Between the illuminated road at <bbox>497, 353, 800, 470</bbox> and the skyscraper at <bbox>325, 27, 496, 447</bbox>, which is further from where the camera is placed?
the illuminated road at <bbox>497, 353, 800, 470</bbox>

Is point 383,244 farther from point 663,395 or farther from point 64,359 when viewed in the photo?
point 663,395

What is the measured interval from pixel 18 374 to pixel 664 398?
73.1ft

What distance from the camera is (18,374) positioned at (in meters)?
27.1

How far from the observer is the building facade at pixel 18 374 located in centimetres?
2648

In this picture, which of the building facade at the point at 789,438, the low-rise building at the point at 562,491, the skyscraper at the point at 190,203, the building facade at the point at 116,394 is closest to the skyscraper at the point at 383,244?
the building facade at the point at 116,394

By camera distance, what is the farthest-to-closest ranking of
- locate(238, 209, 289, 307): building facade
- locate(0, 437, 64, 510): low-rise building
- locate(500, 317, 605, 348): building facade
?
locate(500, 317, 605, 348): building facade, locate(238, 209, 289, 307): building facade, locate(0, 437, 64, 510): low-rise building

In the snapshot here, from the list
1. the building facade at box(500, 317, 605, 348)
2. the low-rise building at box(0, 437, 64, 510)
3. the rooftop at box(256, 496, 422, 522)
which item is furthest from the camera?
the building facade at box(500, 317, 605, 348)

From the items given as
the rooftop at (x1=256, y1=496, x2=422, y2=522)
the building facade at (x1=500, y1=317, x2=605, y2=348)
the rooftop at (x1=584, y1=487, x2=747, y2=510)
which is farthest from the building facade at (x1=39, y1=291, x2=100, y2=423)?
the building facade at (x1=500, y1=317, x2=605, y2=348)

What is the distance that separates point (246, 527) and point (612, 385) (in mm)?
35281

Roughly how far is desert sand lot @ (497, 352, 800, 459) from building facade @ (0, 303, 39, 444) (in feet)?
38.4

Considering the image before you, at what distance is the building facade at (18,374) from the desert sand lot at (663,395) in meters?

#####

- GOAL:
Copy every line above word for word, with nothing added or left out.

- EXPECTED OUTPUT:
Between the illuminated road at <bbox>497, 353, 800, 470</bbox> and the skyscraper at <bbox>325, 27, 496, 447</bbox>, which is further from where the camera is placed?
the illuminated road at <bbox>497, 353, 800, 470</bbox>

Is point 383,244 farther from point 663,395 or farther from point 64,359 when viewed in the photo?
point 663,395

What is the measured interval from pixel 18 374 to pixel 664 398?
73.1ft

What distance from the camera is (18,374) positioned at (in meters)?
27.1

How far from the observer is the building facade at pixel 18 374 located in centimetres?
2648

In this picture, which of the building facade at the point at 789,438, the low-rise building at the point at 562,491, the skyscraper at the point at 190,203, the building facade at the point at 116,394 is closest to the skyscraper at the point at 383,244?
the building facade at the point at 116,394

By camera distance, what is the farthest-to-closest ranking of
- locate(238, 209, 289, 307): building facade
- locate(0, 437, 64, 510): low-rise building
- locate(500, 317, 605, 348): building facade
?
locate(500, 317, 605, 348): building facade, locate(238, 209, 289, 307): building facade, locate(0, 437, 64, 510): low-rise building

In the snapshot here, from the list
1. the building facade at box(500, 317, 605, 348)
2. the low-rise building at box(0, 437, 64, 510)
3. the rooftop at box(256, 496, 422, 522)
which item is furthest from the camera?
the building facade at box(500, 317, 605, 348)

From the items given as
the rooftop at (x1=256, y1=496, x2=422, y2=522)
the building facade at (x1=500, y1=317, x2=605, y2=348)
the rooftop at (x1=584, y1=487, x2=747, y2=510)
which is farthest from the building facade at (x1=39, y1=291, x2=100, y2=423)?
the building facade at (x1=500, y1=317, x2=605, y2=348)

What is the distance that separates point (246, 527) and point (612, 385) (in mm)?
35281

Roughly how far is desert sand lot @ (497, 352, 800, 459) from building facade @ (0, 303, 39, 444) (in feet)?
38.4

Considering the image before you, at what distance is the building facade at (18,374) from the desert sand lot at (663,395) in meters?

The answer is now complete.